Electrical Load Prediction for Short Term using Support Vector Machine Techniques
Author(s) -
Kartheek Vankadara,
I. Jacob Raglend
Publication year - 2019
Publication title -
international journal of engineering and advanced technology
Language(s) - English
Resource type - Journals
ISSN - 2249-8958
DOI - 10.35940/ijeat.a1023.1291s319
Subject(s) - support vector machine , mean squared error , term (time) , computer science , mean absolute percentage error , electrical load , scheduling (production processes) , artificial intelligence , machine learning , data mining , artificial neural network , power (physics) , statistics , mathematics , mathematical optimization , physics , quantum mechanics
The electrical load prediction during an interval of a week or a day plays an important role for scheduling and controlling operations of any power system.
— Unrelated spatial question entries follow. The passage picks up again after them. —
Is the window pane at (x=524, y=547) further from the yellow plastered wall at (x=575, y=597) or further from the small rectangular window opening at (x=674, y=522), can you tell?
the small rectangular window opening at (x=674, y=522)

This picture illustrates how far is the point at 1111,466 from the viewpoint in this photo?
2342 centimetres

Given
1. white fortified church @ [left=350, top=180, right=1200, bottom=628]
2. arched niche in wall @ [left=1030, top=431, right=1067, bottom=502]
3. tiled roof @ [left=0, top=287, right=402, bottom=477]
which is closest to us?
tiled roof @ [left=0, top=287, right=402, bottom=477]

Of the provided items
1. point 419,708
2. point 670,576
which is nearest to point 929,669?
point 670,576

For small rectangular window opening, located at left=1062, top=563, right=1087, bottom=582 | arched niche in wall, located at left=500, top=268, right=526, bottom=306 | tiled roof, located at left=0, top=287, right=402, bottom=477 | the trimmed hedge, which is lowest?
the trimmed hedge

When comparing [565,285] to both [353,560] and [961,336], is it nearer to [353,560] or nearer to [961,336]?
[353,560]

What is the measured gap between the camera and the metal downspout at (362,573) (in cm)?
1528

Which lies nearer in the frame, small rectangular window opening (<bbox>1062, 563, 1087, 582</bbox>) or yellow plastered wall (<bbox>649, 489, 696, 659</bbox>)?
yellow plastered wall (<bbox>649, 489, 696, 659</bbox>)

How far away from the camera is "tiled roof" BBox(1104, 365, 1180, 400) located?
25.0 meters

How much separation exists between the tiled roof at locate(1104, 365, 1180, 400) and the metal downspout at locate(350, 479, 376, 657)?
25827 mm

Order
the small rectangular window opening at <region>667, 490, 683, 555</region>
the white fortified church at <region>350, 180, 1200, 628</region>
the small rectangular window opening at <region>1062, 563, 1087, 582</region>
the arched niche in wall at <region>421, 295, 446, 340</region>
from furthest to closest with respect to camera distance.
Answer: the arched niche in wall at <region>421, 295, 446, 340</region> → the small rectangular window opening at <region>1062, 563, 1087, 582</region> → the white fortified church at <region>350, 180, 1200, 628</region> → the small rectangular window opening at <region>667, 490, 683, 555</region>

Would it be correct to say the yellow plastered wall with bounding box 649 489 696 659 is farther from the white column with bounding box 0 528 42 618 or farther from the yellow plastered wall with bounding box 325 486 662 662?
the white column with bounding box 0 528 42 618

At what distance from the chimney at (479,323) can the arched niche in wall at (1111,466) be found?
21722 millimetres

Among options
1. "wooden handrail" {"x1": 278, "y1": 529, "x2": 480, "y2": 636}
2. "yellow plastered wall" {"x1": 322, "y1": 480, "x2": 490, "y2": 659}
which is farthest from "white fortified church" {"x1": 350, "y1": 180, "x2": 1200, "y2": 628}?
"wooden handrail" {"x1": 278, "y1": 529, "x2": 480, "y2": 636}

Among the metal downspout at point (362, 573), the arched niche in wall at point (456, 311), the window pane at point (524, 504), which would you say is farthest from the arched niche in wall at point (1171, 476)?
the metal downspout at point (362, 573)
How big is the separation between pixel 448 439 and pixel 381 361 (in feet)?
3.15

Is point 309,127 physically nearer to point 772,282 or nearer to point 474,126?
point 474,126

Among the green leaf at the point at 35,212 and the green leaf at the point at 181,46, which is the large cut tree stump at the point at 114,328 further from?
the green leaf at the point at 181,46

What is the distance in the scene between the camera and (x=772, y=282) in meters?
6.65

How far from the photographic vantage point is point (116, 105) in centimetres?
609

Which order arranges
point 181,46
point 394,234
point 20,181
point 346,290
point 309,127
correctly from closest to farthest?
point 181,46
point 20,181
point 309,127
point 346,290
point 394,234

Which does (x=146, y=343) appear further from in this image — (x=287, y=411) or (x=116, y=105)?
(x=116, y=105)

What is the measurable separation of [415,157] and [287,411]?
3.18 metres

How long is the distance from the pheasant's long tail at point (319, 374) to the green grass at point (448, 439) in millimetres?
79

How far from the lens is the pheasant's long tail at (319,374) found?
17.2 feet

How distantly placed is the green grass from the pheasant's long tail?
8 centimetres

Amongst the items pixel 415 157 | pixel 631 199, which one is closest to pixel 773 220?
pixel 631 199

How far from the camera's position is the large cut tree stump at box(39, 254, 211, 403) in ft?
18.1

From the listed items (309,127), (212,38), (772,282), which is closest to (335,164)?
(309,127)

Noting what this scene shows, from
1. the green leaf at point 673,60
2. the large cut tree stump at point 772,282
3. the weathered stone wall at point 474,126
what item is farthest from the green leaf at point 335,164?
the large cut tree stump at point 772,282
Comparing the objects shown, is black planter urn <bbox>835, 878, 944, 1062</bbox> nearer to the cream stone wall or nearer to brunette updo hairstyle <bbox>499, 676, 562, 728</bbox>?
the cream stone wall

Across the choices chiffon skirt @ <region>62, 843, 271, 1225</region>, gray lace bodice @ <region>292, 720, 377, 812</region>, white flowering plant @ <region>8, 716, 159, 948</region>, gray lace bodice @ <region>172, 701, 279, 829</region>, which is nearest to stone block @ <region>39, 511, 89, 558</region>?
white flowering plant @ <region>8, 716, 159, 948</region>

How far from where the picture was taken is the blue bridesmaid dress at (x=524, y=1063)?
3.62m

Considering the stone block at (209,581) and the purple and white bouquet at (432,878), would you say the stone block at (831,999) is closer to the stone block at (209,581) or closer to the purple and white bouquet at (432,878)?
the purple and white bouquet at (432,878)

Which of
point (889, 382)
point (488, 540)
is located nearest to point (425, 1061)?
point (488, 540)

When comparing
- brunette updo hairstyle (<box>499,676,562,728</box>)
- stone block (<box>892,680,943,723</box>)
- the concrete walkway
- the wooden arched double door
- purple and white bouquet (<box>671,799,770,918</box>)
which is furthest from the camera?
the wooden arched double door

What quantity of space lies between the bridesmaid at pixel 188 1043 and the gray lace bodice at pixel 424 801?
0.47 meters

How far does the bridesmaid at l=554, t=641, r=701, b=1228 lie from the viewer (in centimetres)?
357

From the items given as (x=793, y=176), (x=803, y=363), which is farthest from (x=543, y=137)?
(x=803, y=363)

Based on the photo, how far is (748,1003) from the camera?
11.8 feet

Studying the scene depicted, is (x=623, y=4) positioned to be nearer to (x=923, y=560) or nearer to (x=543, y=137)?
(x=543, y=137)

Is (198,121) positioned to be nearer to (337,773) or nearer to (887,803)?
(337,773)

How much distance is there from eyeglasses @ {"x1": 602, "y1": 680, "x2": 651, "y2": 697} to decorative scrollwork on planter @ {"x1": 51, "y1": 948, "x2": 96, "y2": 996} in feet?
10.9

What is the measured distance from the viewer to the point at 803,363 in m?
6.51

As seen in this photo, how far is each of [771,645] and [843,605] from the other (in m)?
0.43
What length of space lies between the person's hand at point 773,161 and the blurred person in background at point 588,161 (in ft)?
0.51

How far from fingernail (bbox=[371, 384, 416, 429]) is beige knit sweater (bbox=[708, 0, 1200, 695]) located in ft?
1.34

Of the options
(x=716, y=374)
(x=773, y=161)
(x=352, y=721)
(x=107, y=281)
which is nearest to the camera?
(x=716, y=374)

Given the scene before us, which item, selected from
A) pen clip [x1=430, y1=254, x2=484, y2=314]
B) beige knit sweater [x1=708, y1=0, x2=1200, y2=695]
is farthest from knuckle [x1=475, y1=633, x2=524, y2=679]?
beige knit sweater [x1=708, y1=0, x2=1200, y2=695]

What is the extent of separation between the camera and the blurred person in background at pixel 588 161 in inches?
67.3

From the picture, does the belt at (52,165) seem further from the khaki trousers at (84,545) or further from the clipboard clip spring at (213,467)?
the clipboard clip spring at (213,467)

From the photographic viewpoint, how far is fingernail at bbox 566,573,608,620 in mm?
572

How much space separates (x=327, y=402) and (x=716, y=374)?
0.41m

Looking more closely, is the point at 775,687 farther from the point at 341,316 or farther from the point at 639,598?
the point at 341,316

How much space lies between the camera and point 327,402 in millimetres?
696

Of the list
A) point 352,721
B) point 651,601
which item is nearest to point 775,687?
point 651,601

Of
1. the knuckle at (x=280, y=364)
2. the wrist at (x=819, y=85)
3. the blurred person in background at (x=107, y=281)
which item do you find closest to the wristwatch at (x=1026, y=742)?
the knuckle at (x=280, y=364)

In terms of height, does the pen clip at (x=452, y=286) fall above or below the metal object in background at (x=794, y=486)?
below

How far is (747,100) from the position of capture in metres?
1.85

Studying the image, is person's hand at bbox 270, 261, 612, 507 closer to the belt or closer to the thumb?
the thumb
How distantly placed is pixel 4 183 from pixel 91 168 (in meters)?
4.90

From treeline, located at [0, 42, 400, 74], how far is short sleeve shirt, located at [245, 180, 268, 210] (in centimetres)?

The techniques which are presently being used and are used for Short Term Load Forecasting (STLF) by utilizing various prediction models try for the performance improvement. The prediction models and their performance mainly depend upon the training data and its quality. The different forecasting approaches using Support Vector Machine (SVM) depending on several performance indices has been discussed. The accuracy of the forecasting approaches is measured by Mean Absolute Error (MAE), Root Mean Square Error (RMSE), prediction speed and training time. The approach with least RMSE reveals as the best among the SVM methods for short term load forecasting.